I grew up in Luxembourg and lived in Paris for a long time. The reason why I am telling you this is because it’s supposed to be code for “I grew up eating cheese every single day, multiple times a day, preferably after every meal–and in between.” Maybe it wasn’t quite that extreme but the truth is cheese was an integral part of my diet, and I spent countless hours at local cheese mongeurs with my mom, picking up bags of cheeses and trying to figure out what bread and jams would pair best with them.
When I became vegan, pretty much my only regret was cheese. Although I had been lactose intolerant for a while before, and my body clearly rejected dairy, I was kind of nostalgic thinking I would never again eat a piece of aged Brie on fresh crispy French baguette on a Spring day sitting in a park (yes because that’s what we Europeans just do all the time ;)).
Well, that nostalgia ended when I discovered Riverdel, the latest plant-cheese store based in Brooklyn, and its fantastic offerings of nut based cheeses. I never thought I would say this, but after I tried their selection of cheeses for the first time, I felt like I never ever need dairy cheeses again; their flavor profiles are so complex and their notes so deep that your palate will probably go nuts (see what I did here ;)) of excitement!
While you may be familiar with the more mainstream, highly processed vegan cheeses found at the grocery store, these artisanal vegan cheeses are a bit different. Cheese makers involved in small-batch or handmade vegan cheeses tend to rely more on traditional cheese aging processes and bacteria culturing methods (even though they’re not working with traditional cheese ingredients–i.e., dairy!). These thoughtfully made vegan cheeses often have fewer ingredients than their more processed counterparts; their ingredients list may be limited to just a few (pronounceable!) things like nuts/nut milks, enzymes, and salt–but that doesn’t mean they’re any less delicious!

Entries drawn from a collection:
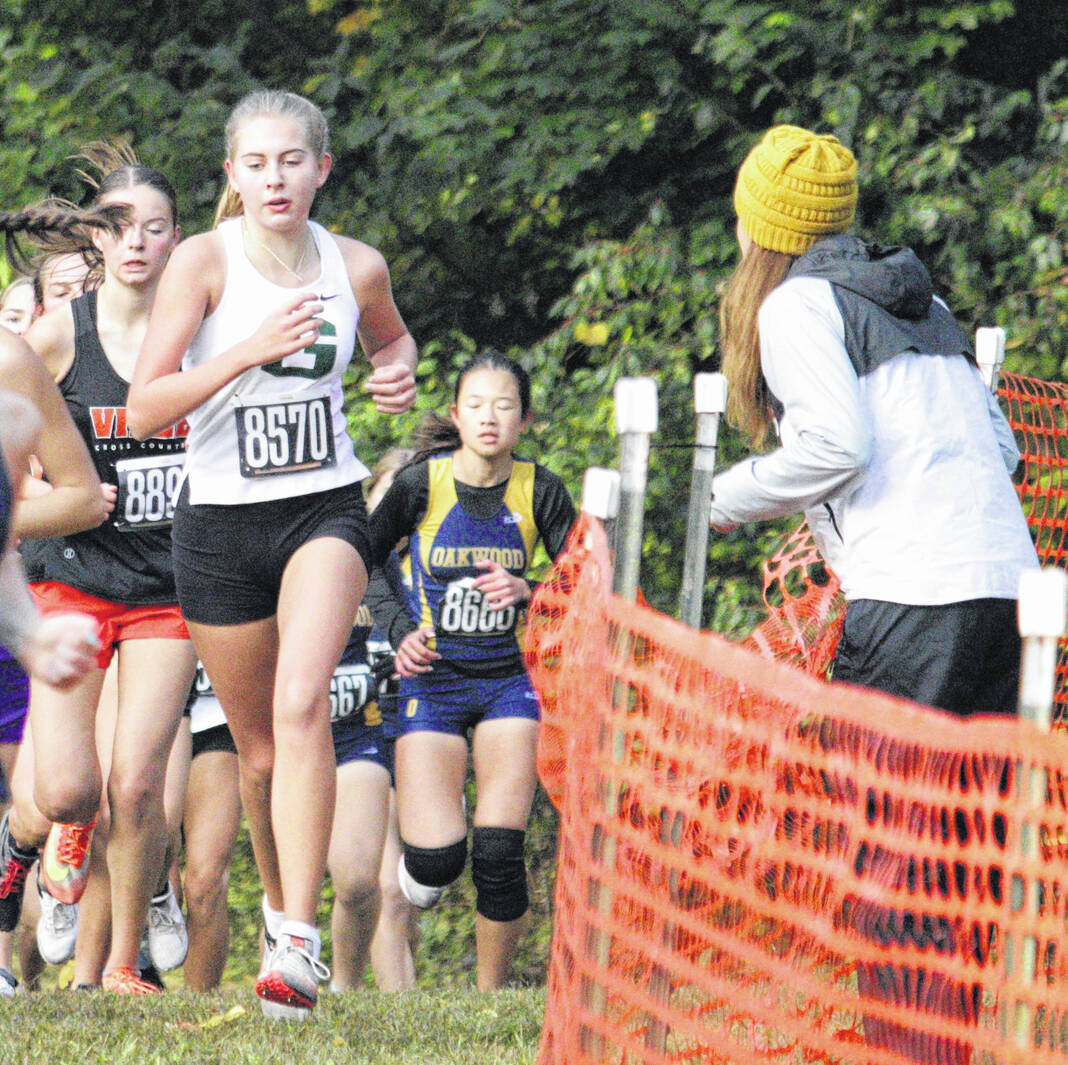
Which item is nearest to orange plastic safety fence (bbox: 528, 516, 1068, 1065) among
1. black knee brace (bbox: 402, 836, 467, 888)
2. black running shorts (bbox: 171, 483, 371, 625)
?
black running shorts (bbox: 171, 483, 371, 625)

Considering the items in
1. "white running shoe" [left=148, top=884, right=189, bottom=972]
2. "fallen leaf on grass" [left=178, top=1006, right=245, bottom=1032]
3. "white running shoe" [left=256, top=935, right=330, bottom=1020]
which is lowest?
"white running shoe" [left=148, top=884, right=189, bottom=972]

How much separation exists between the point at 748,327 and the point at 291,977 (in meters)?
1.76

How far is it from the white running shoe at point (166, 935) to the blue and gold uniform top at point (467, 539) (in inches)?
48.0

== Assignment A ==
Reproduce verbatim the portion of the passage about vegan cheese that opens with the words containing "I grew up in" and closes with "best with them.".
== Assignment B ==
List every geographic place (country, city or borough) named in the passage about vegan cheese.

== Written response A ==
I grew up in Luxembourg and lived in Paris for a long time. The reason why I am telling you this is because it’s supposed to be code for “I grew up eating cheese every single day, multiple times a day, preferably after every meal–and in between.” Maybe it wasn’t quite that extreme but the truth is cheese was an integral part of my diet, and I spent countless hours at local cheese mongeurs with my mom, picking up bags of cheeses and trying to figure out what bread and jams would pair best with them.

== Written response B ==
Luxembourg, Paris, Brooklyn